The task: The line containing "scientific name: Giraffa camelopardalis" and every line after it, through the last one below: output exactly these and nothing else.

Record extracts:
++++++

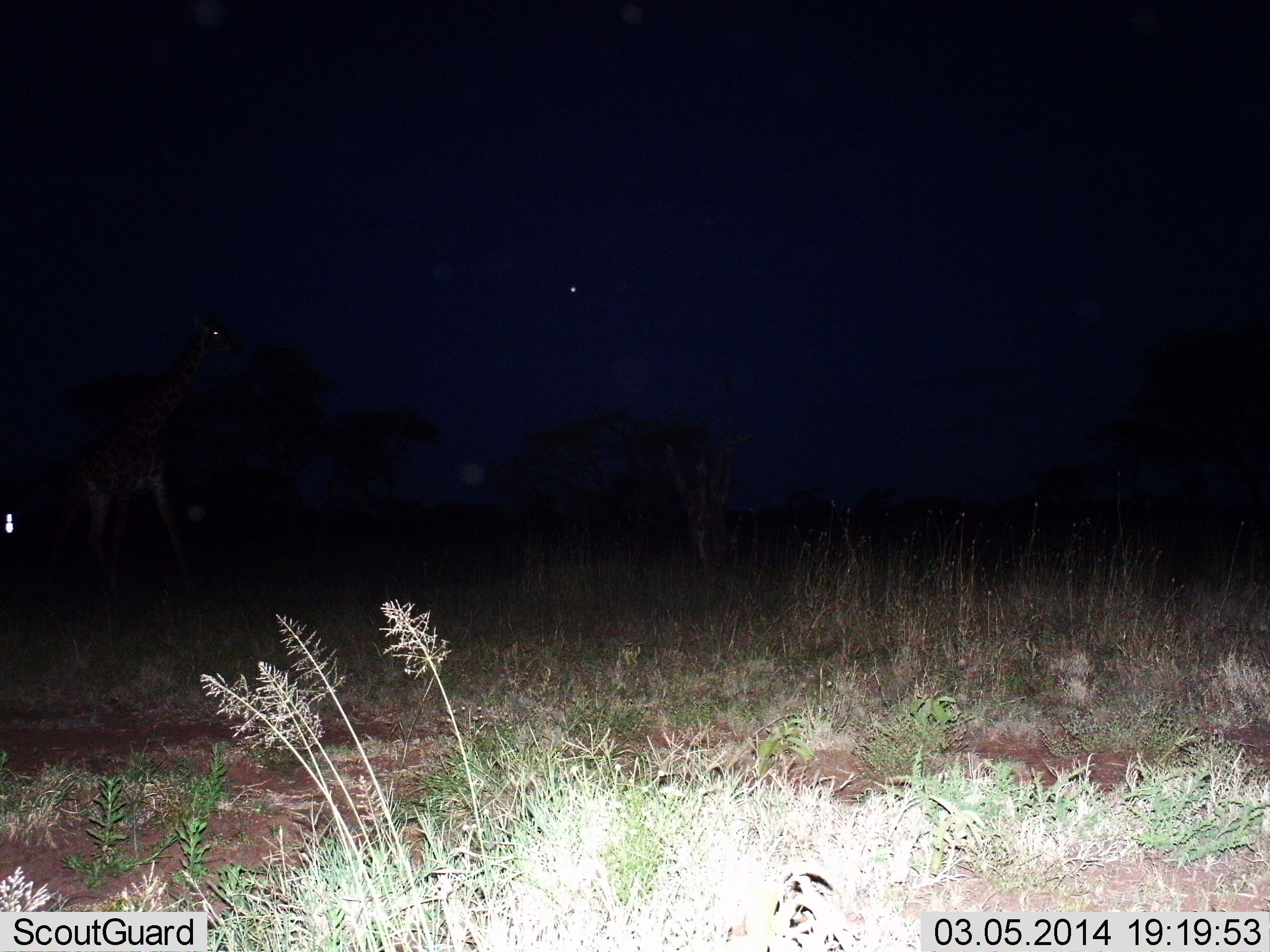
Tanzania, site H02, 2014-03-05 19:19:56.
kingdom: Animalia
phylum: Chordata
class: Mammalia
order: Artiodactyla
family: Giraffidae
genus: Giraffa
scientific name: Giraffa camelopardalis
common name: giraffe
Giraffe (Giraffa camelopardalis), count 1. Behavior (volunteer vote fractions): standing 60%, resting 0%, moving 40%, interacting 0%. Young present (vote fraction): 0%. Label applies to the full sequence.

++++++

Result for this task:
scientific name: Giraffa camelopardalis
common name: giraffe
Giraffe (Giraffa camelopardalis), count 1. Behavior (volunteer vote fractions): standing 60%, resting 0%, moving 40%, interacting 0%. Young present (vote fraction): 0%. Label applies to the full sequence.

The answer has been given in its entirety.